ICLE on the Bystolic Antitrust Case

Yahoo Finance View Original Source

Yahoo Finance – ICLE was cited in a press release about the amicus brief it filed jointly with the New Civil Liberties Alliance at the 2nd U.S. Circuit Court of Appeals in the In Re Bystolic antitrust litigation. You can read full piece here.

In a major March victory, Judge Lewis J. Liman of the U.S. District Court for the Southern District of New York dismissed the In re Bystolic antitrust lawsuit, citing a powerful argument in NCLA’s district court amicus curiae brief joined by the International Center for Law and Economics (ICLE). NCLA argued that an antitrust plaintiff seeking to prove that a patent owner has made a prohibited “large” payment to potential competitors must show it was a large net payment (the cash paid minus the value of services provided), not merely a large gross payment. Judge Liman cited the NCLA/ICLE amicus brief in his opinion.
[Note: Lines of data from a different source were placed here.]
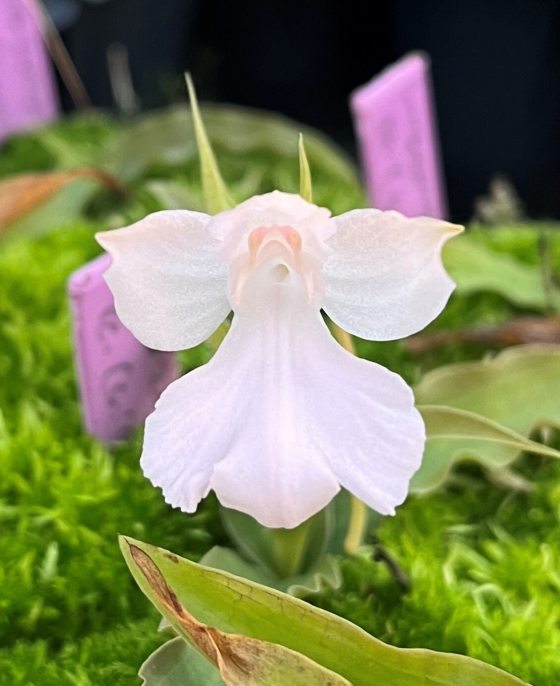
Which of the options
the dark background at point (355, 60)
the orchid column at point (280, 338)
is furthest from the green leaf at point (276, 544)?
the dark background at point (355, 60)

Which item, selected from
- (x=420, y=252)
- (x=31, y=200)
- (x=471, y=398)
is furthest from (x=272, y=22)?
(x=420, y=252)

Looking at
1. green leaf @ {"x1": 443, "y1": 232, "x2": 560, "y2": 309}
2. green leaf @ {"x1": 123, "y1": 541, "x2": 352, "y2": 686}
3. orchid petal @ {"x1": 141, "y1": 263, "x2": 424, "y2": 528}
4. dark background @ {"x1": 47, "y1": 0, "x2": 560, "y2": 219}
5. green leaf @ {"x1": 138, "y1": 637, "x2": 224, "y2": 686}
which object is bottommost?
dark background @ {"x1": 47, "y1": 0, "x2": 560, "y2": 219}

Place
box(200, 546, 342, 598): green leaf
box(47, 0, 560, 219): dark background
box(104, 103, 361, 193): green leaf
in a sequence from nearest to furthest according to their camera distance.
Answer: box(200, 546, 342, 598): green leaf < box(104, 103, 361, 193): green leaf < box(47, 0, 560, 219): dark background

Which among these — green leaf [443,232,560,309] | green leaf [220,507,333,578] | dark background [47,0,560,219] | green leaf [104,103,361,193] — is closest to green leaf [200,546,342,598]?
green leaf [220,507,333,578]

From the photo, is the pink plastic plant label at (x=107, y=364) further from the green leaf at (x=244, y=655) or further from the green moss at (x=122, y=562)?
the green leaf at (x=244, y=655)

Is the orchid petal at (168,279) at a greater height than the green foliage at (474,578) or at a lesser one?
greater

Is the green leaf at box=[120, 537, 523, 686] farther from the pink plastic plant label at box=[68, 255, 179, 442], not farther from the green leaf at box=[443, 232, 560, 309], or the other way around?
the green leaf at box=[443, 232, 560, 309]
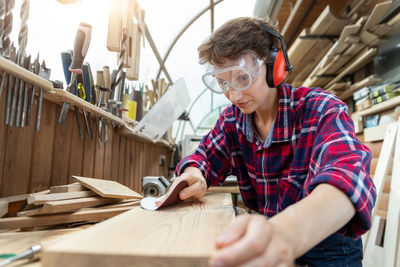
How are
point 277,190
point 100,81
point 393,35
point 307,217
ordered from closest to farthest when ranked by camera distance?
point 307,217 < point 277,190 < point 100,81 < point 393,35

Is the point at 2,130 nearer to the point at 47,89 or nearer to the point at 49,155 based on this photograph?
the point at 47,89

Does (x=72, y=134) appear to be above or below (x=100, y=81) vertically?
below

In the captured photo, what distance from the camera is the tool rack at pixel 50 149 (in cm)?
115

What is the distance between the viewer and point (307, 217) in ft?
2.16

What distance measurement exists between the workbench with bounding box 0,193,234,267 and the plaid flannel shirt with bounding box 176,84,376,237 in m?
0.39

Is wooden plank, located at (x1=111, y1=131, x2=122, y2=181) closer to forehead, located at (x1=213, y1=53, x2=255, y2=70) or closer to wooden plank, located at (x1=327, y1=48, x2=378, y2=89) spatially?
forehead, located at (x1=213, y1=53, x2=255, y2=70)

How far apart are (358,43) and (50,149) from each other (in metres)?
3.31

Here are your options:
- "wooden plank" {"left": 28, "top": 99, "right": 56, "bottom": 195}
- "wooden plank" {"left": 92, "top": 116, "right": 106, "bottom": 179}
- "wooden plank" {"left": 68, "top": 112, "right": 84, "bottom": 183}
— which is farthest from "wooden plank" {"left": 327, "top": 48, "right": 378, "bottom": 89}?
"wooden plank" {"left": 28, "top": 99, "right": 56, "bottom": 195}

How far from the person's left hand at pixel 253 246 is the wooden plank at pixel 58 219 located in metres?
0.79

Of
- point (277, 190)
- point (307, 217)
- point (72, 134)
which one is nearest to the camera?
point (307, 217)

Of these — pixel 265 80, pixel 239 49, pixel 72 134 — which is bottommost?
pixel 72 134

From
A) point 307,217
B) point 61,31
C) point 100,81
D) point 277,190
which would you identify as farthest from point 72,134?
point 307,217

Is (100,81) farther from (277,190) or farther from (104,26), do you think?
(277,190)

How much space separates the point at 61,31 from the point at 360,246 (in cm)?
216
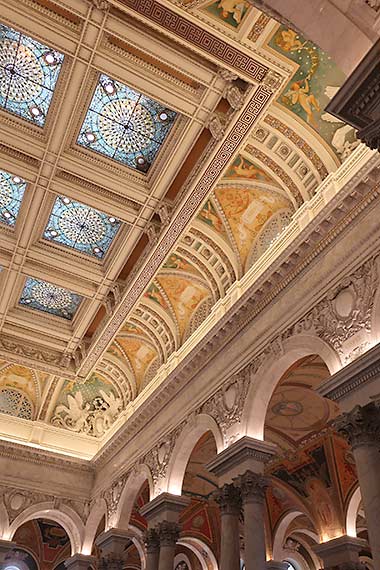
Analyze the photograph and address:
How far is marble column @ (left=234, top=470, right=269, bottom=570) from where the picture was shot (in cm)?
844

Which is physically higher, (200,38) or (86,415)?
(86,415)

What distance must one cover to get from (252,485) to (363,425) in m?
2.79

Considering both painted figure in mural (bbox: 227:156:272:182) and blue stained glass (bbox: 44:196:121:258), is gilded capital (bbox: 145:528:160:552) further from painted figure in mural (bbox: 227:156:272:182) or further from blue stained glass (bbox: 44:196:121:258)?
painted figure in mural (bbox: 227:156:272:182)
Now, NCLA and ICLE have partnered again in the case to file an amicus curiae brief at the U.S. Court of Appeals for the Second Circuit. Congress has long mandated that courts should strive to maintain a balance between the sometimes-competing claims of patent law and antitrust law, which should not be used to shortchange the rights of patent holders. So, before Plaintiffs’ lawyers are permitted to get into court to challenge the legality of a patent-litigation settlement, the NCLA/ICLE brief argues that, at a minimum, they ought to bear the burden of demonstrating a “large” and “unjustified” net payment made for the purpose of restraining trade.